As police duties are largely delegated to Germany's states, each of the 16 states can form its own policies on whether to contact residents whose names appear on "enemy lists."
But police and the Interior Ministry are acting negligently if they do not inform people they could be targets because, according to Helga Seyb of ReachOut, an organization in Berlin that supports victims of far-right and xenophobic violence, the lists do represent a threat.
"Data is being collected and this information is, of course, supposed to be used," she told DW. "Maybe this is not dangerous right now, but in the future it could be."

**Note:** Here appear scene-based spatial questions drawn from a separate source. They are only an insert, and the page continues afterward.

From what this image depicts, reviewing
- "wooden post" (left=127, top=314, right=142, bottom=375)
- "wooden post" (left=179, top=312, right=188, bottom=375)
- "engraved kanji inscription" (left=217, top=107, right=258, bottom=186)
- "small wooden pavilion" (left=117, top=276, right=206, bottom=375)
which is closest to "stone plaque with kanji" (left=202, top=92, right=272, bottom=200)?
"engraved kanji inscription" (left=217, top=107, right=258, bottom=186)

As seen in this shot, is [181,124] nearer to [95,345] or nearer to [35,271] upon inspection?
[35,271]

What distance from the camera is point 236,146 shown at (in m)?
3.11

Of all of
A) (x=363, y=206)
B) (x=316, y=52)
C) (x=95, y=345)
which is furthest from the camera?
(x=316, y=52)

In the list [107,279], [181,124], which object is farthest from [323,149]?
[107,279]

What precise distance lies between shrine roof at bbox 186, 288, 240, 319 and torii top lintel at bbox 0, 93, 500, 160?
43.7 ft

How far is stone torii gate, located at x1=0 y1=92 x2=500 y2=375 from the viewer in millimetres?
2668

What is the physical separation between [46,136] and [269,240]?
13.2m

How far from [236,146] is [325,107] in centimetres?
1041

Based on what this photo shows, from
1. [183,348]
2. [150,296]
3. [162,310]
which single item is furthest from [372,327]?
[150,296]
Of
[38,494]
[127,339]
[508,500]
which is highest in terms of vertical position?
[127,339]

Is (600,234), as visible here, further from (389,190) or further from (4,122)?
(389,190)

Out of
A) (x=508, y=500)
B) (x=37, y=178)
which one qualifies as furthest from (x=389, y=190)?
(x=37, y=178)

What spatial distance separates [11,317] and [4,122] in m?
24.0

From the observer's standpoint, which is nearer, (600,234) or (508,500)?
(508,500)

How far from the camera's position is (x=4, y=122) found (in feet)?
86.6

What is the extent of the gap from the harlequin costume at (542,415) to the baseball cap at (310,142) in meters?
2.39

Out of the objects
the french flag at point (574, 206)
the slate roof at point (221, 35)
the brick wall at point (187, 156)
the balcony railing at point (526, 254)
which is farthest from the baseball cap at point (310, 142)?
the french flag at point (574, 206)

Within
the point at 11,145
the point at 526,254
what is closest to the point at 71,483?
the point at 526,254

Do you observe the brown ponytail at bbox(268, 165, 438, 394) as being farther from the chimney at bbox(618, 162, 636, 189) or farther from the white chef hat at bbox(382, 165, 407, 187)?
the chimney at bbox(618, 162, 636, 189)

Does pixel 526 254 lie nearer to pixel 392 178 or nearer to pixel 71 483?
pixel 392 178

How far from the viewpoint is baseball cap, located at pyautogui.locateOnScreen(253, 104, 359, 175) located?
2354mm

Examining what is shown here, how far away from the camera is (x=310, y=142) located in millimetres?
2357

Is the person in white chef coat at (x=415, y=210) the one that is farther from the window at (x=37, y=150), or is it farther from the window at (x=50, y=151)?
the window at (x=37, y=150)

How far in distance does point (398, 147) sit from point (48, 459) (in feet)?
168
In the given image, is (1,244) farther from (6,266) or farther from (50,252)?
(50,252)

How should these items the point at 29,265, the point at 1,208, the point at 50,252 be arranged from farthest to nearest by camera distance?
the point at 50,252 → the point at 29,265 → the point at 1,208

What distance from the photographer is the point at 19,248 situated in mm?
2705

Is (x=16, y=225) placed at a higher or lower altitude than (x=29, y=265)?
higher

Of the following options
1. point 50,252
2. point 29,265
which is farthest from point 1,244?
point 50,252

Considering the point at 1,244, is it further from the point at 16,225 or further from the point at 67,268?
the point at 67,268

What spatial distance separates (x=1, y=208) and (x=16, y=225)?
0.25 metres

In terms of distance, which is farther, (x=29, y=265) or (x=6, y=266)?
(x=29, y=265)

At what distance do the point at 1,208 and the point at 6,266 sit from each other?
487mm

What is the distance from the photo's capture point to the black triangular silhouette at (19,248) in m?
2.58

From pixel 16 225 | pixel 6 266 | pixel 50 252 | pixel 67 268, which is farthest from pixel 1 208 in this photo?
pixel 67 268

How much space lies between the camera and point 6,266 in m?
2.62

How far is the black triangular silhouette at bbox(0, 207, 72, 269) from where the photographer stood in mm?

Read more: Germany: AfD's anti-refugee Facebook video sparks massive incitement probe
How dangerous are the lists?
Funke, the political scientist, said he thinks the risk for the people on the lists varies from list to list and from person to person. For a list with 25,000 names on it, like the one created after a hack, not everyone is in danger, he said.
But being identified by name and address on a smaller list — like Wewillgetyouall — poses a more significant threat, he added.
"They are […] presumably in immediate danger," Funke said. "If the security authorities were good at their jobs, they would see it this way,"
Neugebauer said he and other people on the lists are angry over the lack of action from the police and government officials.
"We have been let down and left to our own devices by the authorities," Neugebauer said. "The Interior Ministry did not recognize and continues to deny what a danger these lists pose. That's a huge scandal."
Rather than relying on authorities for support, he reached out to other people listed on Wewillgetyouall. That informal support group, he said, helped him the most in dealing with the emotional strain of reading his name on a far-right extremist "enemy list."